Juan fue un siervo fiel, cumpliendo cabalmente la misión que Dios le había designado para ser el precursor de Su Hijo, ante esto, parece injusto que haya tenido un final así.

En el mismo día en que el impío Herodes, disfruta un banquete rodeado de deseos inicuos para celebrar su aniversario, es también el día en que se decreta la muerte de Juan.

El gran contraste entre los dos no sucedió solo en este día, sino durante toda la vida. El profeta era valiente, temeroso y fiel a Dios, mientras que Herodes era cobarde, irreverente y corrupto. Pero, el contraste de conducta y espiritualidad entre los dos no se denotaba en justicia visible, porque vemos al perverso Herodes reinar pomposamente, con ricos trajes, mientras que el siervo de Dios vivía en el desierto, con un vestuario simple, hasta ser llevado como prisionero a la cárcel.

Muchas preguntas también merodean en la mente de las personas que viven la fe, pues, algunas veces, ellas ven a los justos presos a los dolores de las injusticias, mientras que las personas infieles gozan el bienestar y la aparente felicidad.

No obstante, esa diferencia desfavorable en el campo externo es eliminada completamente cuando analizamos con ojos espirituales.

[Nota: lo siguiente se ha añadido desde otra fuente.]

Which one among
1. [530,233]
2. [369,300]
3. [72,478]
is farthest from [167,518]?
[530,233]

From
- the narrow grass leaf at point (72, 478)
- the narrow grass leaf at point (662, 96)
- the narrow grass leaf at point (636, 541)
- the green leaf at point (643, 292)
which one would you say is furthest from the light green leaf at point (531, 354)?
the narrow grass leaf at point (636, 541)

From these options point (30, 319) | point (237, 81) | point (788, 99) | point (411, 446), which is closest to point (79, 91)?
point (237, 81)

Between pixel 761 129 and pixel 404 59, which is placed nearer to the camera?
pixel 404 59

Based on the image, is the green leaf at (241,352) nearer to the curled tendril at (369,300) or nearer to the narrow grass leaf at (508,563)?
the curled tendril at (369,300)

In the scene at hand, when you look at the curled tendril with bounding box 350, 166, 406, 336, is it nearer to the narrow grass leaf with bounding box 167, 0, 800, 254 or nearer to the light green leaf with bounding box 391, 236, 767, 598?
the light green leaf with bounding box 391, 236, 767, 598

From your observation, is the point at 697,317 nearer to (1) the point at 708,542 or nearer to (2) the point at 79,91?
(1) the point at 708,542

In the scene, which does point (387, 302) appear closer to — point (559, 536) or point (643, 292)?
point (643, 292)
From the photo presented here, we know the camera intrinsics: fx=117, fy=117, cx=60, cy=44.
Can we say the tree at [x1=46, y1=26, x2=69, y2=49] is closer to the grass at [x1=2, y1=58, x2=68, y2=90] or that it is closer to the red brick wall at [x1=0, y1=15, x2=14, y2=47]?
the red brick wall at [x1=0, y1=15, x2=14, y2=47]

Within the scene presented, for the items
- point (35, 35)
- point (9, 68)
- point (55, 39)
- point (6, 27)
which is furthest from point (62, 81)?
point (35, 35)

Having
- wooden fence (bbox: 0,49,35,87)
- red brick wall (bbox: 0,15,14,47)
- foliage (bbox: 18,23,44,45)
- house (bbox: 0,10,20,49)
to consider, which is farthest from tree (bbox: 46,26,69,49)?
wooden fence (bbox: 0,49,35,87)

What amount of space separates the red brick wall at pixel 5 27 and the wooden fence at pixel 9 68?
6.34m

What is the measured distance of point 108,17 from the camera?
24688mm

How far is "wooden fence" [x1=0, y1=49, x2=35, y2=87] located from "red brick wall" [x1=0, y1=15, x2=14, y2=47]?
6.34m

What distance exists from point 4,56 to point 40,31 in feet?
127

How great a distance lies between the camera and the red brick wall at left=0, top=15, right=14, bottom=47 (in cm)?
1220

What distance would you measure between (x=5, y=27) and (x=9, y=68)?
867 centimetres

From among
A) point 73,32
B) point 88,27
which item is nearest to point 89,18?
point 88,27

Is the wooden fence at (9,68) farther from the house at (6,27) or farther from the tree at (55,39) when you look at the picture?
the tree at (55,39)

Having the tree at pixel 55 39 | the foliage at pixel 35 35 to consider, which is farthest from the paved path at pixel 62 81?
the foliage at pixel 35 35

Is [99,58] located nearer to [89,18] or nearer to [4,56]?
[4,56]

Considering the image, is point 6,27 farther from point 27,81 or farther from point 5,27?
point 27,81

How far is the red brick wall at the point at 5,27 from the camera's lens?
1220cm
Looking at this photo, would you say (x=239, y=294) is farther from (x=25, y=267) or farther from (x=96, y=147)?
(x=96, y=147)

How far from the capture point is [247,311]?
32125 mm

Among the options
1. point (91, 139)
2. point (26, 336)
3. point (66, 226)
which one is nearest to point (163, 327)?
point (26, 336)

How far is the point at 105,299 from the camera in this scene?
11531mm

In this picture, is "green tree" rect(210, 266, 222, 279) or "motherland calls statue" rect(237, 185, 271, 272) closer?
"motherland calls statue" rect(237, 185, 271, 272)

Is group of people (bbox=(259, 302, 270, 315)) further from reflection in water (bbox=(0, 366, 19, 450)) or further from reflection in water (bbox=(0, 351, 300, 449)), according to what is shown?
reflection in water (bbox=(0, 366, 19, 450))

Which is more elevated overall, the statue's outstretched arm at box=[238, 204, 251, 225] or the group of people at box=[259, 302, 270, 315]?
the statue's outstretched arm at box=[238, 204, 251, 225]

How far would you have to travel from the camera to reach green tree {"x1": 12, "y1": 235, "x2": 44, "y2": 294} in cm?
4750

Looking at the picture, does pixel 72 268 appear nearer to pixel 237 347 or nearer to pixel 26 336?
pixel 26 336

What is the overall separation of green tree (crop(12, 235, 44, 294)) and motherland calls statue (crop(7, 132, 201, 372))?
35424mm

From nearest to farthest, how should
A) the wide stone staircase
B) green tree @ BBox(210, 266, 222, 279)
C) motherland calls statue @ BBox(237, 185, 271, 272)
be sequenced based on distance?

Yo pienso que, así como fue dicho por Salomé: “¡Quiero la cabeza de Juan el Bautista!”, para callar su voz —porque su mensaje incomodaba—, los siervos genuinamente fieles no pasan inmunes a las luchas en este mundo, justamente porque su fidelidad causa enojo e incomodidad en los hijos de las tinieblas. Siempre habrá quien se beneficiará con la Palabra que el siervo de Dios anuncia y, por eso, valora su trabajo. Pero, también habrá muchos que desearán callarlo a cualquier costo, a causa de la envidia que sienten de él. Por eso, sus cabezas continúan teniendo precio todos los días.

En muchas situaciones, Dios lo librará, pero en otras, permitirá el sufrimiento. Esto sucede porque el SEÑOR tiene mayor honra en el Cielo para Sus hijos.

El Altísimo tiene designios que aún son misteriosos para nosotros. Entonces, en lugar de inquietarnos con los porqués, debemos creer en los secretos que Dios aún no nos reveló. Hay tesoros y riquezas espirituales reservados para nosotros.

Por lo tanto, no hay que temerle a las incomprensiones e injusticias de este mundo. Por detrás del dolor que producen, hay una gloria indescriptible, que ningún hombre le puede dar.

Entonces, si hoy usted se encuentra preso en la fortaleza de algún libertino Herodes, ¡no tema! Jamás ceda ante los cuchicheos del diablo, diciendo que el Señor se olvidó de usted; tampoco se decepcione por los falsos amigos, ni mucho menos permita que la incredulidad le robe sus fuerzas.

A lo largo de la caminata con Dios, aprendí que cuando parece que estamos solos, despreciados o abandonados por todos, estamos protegidos y seguros en los Brazos más tiernos y poderosos del Universo. Y lo mejor de servir a Dios siempre viene al final de la jornada, por eso, necesitamos llegar allá.